El aludido tiene las manos metidas en sus bolsillos y por la mirada desapasionada que le dedica, por un instante cree que no le responderá. Uno, dos, la respuesta llega después de algunos largos segundos.
—Itachi se independizó hace ya algún tiempo así que no le vi caso continuar en la casa de mis padres, en cuanto decidieron volver a Konoha se los dije.
Se lleva un mechón de su largo cabello rosado hacia atrás, digiriendo tal información, nunca conoció a Itachi pero sí a Mikoto y a Fugaku en una ocasión en que tenían que hacer una tabla rítmica y ensayaban en la casa de Sasuke por ser la más espaciosa. La tierna mujer lucía muy hermosa y esbelta, con una sonrisa tenue, pero cuando estaba Fugaku, Mikoto parecía marchitarse un poco.
—Entiendo. Yo sigo en el nido pero quisiera independizarme, me mata el transporte para ir a la facultad, en ese tiempo podría hacer tarea y… oh bueno, hablé de más.
Ambos miran hacia al frente y las farolas en las calles armonizan el ambiente un poco, en algún lado los grillos cantan y las estrellas han salido a lucirse. Sakura contabiliza cinco calles para llegar hacia su hogar y por alguna razón, desearía que fueran más, su compañía no la está asfixiando como cuando era niña, el peso de no haberlo visto en años desequilibra la balanza.
—Sasuke de verdad lamento haber llorado así, por más que trato no puedo evitar sentirme mal y…
—No te preocupes.
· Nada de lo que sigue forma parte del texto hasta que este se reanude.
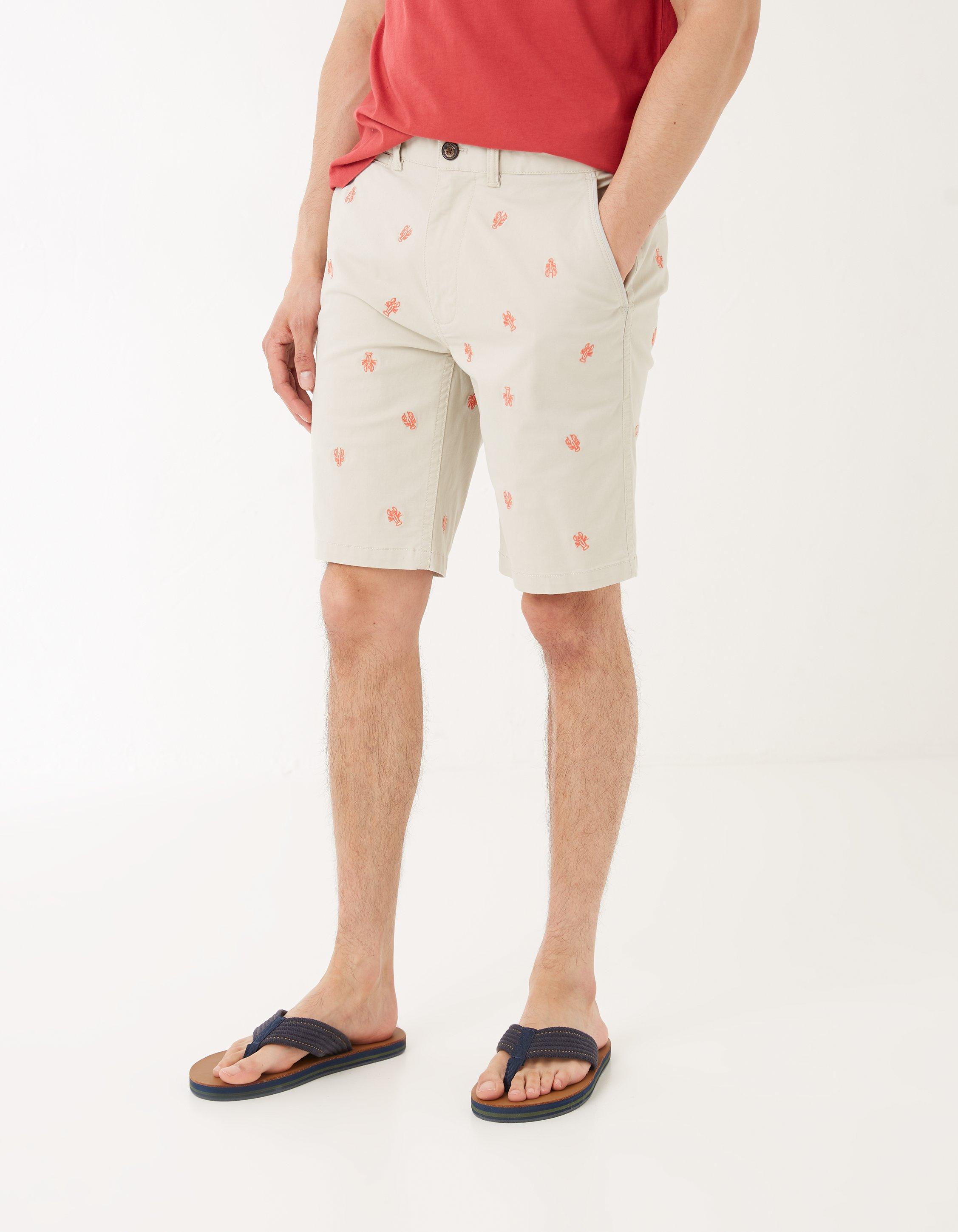 Fat face mens shorts on sale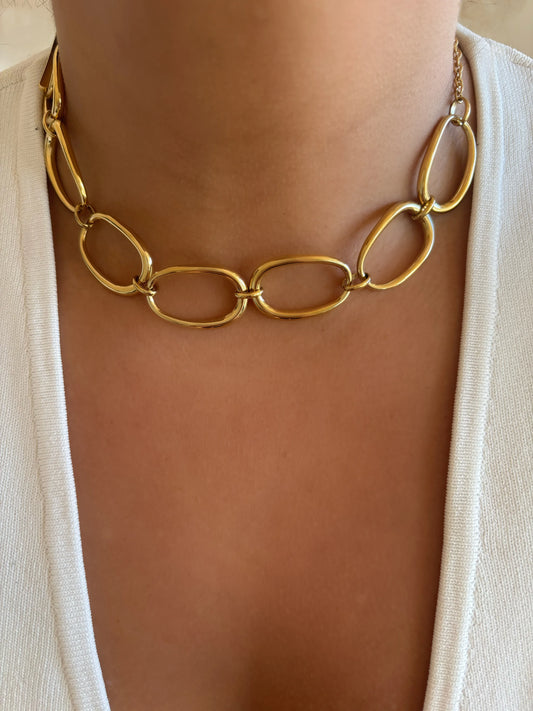 Carla Necklace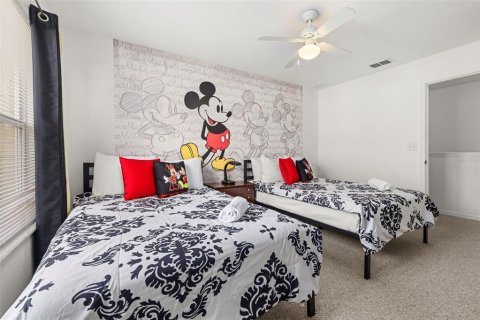 Copropriété à vendre à Kissimmee, Floride: 3 chambres, 120.4 m2 № 2196753 - photo 30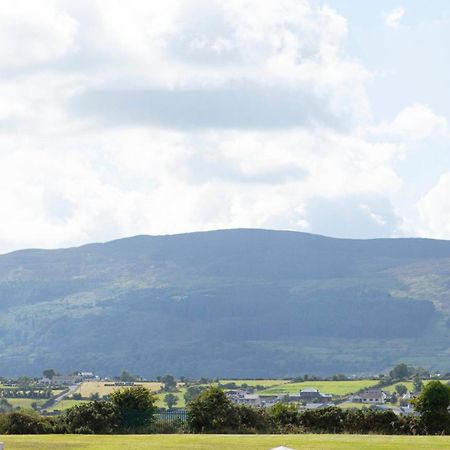 2 Slieve Gullion View Newry Villa Eksteriør bilde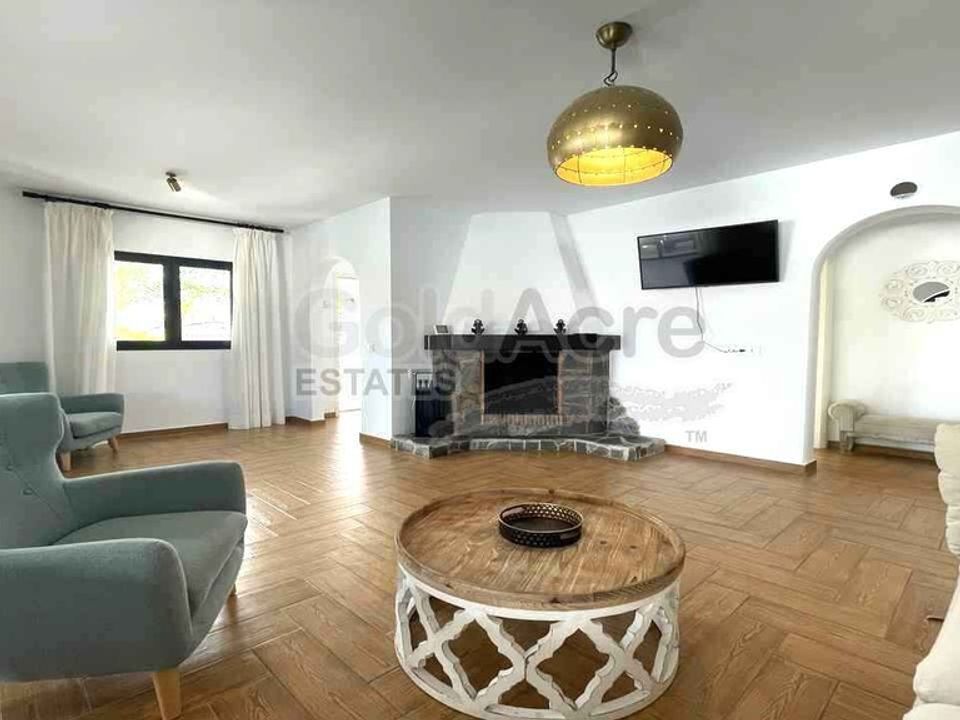 Villa i La Oliva, Fuerteventura - foto 4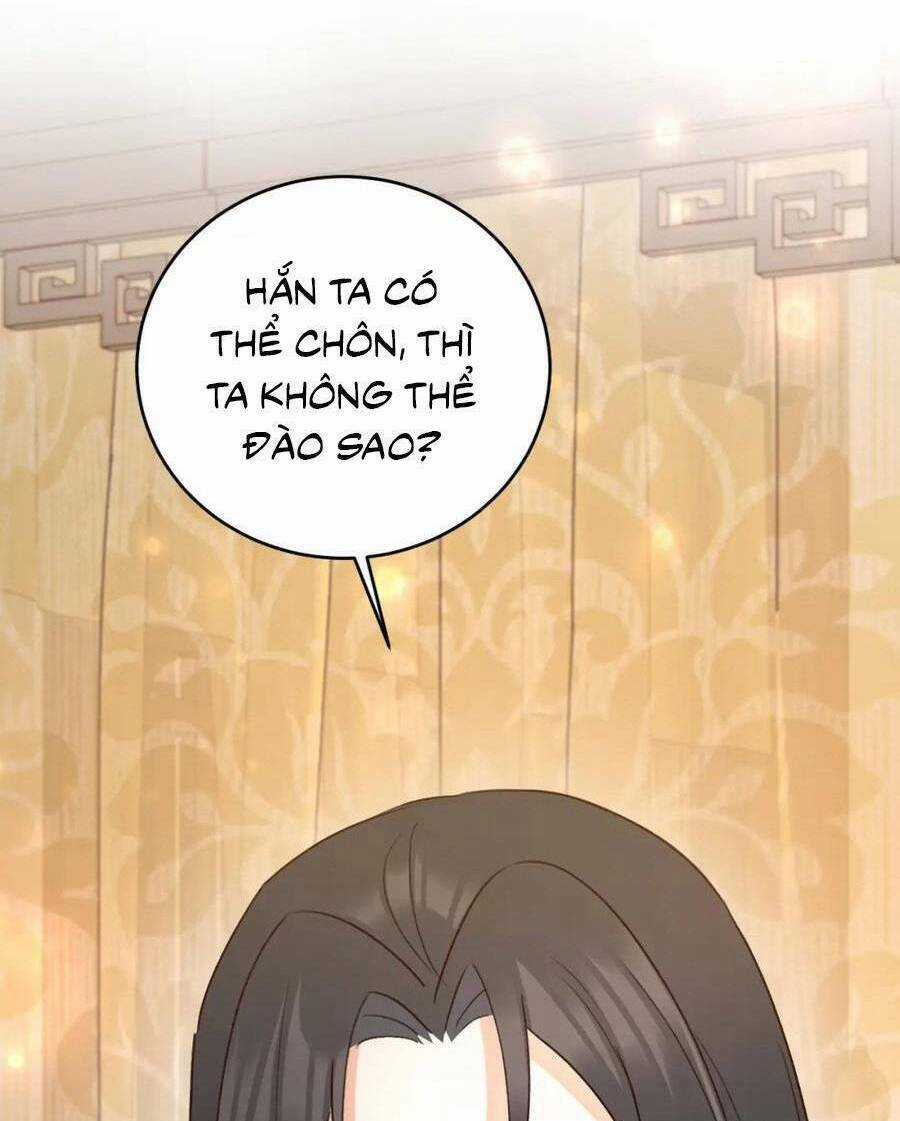 Hoàng Hậu Vô Đức Chapter 105 trang 53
Si no mal recuerdo, por aquí quedaba tu casa, ¿verdad?
—Yep.
El gran portón blanco llama la atención entre una serie de casas con puertas de colores primarios. Sakura emite un suspiro admirando el vaho que sale de sus labios, "No hay nada más que hacer", y nuevamente saca las agallas para mirarlo a la cara y sonreír.
—Nuevamente gracias. Cuídate mucho… Sasuke-kun.
Omitió el sufijo durante toda la tarde pero esta vez lo ha retomado, no hay explicaciones, simplemente sabe que no podía ser de otra manera. En realidad, debería angustiarle más el hecho de que no se ha comunicado por horas con sus padres y la recibirán si no con un sermón, con la noticia de que han alertado su desaparición en la estación de policía.
—Adiós, Sakura.
Nuevamente ese adiós. Mete la llave en la cerradura y menea su mano libre como despedida, para su decepción Sasuke ha regresado sobre sus pasos. Tal vez, si la hubiese visto, se habría topado con un rostro desilusionado. Sacude su cabeza para librarse de aquellos malos pensamientos y se impregna del calor de su hogar.
—¡Sakura, ¿dónde estabas?!
Demasiado calor en realidad.
N/A: La verdad me puse a reeditar el fanfic porque ya no estaba tan a gusto, así que bueno, saludos tanto a los viejos lectores como a los nuevos. Editado el 03/10/2019.